--- RECORDS SHOWN ---

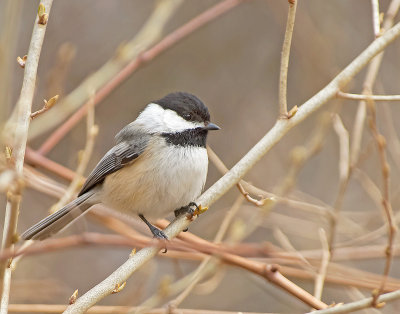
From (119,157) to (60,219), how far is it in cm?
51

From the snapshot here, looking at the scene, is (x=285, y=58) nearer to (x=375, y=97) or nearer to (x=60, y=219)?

---
--- RECORDS SHOWN ---

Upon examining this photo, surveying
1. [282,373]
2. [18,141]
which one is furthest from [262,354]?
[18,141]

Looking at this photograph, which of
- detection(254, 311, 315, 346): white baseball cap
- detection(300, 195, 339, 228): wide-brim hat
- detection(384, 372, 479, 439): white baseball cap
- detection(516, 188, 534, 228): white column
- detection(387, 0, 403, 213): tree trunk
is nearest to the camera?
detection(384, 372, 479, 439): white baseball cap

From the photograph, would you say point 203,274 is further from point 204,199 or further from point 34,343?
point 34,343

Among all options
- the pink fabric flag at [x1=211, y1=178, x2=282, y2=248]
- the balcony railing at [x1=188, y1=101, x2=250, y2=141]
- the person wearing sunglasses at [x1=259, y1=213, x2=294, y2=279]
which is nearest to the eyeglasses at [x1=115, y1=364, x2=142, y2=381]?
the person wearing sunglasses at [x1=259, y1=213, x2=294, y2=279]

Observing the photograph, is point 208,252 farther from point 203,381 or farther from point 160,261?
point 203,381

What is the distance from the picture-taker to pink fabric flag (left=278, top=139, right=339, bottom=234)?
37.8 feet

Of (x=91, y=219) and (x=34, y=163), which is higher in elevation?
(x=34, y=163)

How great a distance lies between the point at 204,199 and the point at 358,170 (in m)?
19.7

---

__THE EXERCISE__: Recast the lines of the records from the line with "From (119,157) to" through the line with "From the snapshot" as a numbered list, leaving out any blank lines.

__PROBLEM SOLUTION__:
1. From (119,157) to (60,219), how far is it in cm?
2. 51
3. From the snapshot here, looking at the scene, is (x=285, y=58) nearer to (x=375, y=97) or nearer to (x=60, y=219)?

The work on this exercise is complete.